Please retype the entries from the line with "What total distance" to the line with "19.0 metres", including both of those lines.

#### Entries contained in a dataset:
■ ■ ■ ■ ■
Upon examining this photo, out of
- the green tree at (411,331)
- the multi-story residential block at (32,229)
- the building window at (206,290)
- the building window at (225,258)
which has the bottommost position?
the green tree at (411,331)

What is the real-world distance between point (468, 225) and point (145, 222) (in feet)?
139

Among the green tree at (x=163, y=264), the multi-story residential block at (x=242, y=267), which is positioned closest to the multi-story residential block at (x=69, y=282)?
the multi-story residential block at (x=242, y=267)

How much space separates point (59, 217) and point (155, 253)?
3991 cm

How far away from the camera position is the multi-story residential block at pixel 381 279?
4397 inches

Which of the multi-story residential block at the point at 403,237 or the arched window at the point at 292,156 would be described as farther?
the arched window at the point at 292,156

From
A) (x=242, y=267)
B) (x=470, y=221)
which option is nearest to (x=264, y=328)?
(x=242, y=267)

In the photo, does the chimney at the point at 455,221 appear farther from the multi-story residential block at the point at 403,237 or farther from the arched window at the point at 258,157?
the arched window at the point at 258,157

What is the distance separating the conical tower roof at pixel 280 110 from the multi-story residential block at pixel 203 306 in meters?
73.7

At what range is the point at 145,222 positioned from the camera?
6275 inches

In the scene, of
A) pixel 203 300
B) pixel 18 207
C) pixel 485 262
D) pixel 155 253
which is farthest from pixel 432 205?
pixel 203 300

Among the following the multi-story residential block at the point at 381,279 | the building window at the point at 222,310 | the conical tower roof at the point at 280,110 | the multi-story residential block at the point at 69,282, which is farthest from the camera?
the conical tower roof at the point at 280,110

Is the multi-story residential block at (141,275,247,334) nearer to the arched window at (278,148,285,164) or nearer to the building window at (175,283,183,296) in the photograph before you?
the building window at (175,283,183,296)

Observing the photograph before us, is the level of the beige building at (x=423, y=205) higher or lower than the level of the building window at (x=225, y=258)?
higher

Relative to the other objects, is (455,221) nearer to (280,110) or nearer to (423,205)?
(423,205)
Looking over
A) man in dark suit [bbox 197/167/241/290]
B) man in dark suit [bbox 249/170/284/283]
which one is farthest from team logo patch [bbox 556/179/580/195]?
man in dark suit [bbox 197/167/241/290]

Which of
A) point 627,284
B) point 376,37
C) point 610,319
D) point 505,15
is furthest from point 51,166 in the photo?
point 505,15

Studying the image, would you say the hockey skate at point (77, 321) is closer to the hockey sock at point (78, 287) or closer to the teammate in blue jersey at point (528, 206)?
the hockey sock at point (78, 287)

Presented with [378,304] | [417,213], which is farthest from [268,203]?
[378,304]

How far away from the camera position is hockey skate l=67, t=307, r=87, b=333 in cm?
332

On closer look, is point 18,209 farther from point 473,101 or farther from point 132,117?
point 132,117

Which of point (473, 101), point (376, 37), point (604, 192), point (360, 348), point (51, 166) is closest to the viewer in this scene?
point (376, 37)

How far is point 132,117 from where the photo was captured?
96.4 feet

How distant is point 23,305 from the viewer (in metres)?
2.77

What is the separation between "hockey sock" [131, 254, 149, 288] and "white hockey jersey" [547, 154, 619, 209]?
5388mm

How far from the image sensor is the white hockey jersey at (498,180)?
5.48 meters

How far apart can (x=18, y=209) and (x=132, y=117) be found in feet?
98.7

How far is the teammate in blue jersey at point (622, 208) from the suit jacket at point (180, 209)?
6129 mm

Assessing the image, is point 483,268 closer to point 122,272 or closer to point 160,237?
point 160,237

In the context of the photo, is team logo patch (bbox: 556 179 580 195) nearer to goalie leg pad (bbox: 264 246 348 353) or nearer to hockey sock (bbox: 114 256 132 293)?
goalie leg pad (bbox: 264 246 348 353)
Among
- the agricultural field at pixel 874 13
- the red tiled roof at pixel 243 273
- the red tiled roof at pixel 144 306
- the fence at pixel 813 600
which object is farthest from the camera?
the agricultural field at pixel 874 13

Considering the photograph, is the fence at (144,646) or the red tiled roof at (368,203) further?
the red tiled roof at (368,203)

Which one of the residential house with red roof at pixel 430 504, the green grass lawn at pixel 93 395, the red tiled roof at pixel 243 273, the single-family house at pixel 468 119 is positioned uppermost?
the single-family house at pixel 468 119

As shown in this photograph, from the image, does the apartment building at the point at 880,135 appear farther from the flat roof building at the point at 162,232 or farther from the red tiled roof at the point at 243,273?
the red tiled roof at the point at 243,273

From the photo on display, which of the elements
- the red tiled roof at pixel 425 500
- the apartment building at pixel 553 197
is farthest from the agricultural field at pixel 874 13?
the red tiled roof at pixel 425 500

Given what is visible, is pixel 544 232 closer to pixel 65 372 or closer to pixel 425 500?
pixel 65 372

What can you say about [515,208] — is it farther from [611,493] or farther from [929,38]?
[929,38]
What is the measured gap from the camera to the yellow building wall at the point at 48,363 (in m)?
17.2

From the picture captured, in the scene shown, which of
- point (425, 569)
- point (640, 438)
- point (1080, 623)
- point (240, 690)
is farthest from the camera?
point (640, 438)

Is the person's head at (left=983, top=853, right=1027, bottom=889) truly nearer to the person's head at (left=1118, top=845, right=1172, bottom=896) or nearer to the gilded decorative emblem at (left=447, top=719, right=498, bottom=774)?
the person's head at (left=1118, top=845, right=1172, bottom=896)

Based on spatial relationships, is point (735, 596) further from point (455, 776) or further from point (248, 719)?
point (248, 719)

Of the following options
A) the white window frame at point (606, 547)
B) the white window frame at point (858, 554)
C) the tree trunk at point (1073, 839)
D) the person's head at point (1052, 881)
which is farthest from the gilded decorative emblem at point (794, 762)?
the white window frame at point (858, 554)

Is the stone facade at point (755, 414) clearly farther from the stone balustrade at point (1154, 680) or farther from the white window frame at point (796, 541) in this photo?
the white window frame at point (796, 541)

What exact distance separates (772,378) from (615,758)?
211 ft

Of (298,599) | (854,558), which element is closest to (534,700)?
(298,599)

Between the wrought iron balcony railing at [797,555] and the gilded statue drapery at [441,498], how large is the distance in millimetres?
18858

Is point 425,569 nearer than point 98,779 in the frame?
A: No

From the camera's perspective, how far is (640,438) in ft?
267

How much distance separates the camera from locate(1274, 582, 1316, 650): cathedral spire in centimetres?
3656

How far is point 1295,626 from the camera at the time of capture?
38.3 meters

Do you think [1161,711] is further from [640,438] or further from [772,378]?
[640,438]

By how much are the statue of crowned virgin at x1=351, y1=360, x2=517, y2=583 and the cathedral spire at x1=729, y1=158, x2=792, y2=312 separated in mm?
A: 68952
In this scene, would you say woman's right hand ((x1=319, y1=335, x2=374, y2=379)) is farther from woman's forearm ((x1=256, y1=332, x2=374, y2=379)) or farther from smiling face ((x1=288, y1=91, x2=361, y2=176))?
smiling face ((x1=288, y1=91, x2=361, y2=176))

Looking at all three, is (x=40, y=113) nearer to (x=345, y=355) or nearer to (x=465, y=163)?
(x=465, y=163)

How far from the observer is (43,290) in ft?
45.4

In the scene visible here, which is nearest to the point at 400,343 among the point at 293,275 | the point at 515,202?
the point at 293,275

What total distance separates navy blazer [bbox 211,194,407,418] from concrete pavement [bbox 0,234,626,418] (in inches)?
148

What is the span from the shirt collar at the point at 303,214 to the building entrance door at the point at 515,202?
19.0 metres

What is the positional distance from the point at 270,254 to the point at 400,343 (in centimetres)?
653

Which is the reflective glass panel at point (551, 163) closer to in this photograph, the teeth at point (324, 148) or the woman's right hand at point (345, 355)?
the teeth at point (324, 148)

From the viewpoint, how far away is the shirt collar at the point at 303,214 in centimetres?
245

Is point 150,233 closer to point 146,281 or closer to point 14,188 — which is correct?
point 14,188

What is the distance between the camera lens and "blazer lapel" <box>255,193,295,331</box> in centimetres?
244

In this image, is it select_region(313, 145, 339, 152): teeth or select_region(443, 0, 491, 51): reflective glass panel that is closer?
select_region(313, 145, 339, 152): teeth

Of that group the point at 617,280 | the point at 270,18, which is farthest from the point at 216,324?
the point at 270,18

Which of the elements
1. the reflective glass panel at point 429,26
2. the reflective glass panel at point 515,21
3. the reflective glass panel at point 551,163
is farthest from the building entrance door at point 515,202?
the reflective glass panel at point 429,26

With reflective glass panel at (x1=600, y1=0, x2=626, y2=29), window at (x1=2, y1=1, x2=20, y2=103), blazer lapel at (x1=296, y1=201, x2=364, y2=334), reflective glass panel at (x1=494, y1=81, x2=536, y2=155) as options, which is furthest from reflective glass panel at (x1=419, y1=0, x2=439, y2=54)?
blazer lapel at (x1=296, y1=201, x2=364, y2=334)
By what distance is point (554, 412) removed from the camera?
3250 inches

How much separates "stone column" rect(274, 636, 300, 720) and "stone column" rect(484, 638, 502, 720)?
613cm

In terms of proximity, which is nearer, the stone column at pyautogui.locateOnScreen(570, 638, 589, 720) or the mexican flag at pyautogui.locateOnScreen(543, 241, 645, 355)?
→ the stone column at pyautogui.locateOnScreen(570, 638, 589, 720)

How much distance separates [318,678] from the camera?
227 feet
■ ■ ■ ■ ■
#### WRITTEN ANSWER:
What total distance separates navy blazer [bbox 211,194,407,418] from concrete pavement [bbox 0,234,626,418] (in inches)?
148

What is the span from the shirt collar at the point at 303,214 to the building entrance door at the point at 515,202?
19.0 metres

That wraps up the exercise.